- What you have to do -
Output, exactly as written, the lines of the data below from the one containing "common name: blue wildebeest" to the end.

- Data in this exercise -
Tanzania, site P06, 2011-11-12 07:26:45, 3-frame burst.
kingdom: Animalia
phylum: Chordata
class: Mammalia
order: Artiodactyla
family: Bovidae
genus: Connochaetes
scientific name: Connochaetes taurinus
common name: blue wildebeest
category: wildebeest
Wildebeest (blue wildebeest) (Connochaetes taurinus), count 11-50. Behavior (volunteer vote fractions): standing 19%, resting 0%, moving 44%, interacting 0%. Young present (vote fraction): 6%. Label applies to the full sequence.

- Task response -
common name: blue wildebeest
category: wildebeest
Wildebeest (blue wildebeest) (Connochaetes taurinus), count 11-50. Behavior (volunteer vote fractions): standing 19%, resting 0%, moving 44%, interacting 0%. Young present (vote fraction): 6%. Label applies to the full sequence.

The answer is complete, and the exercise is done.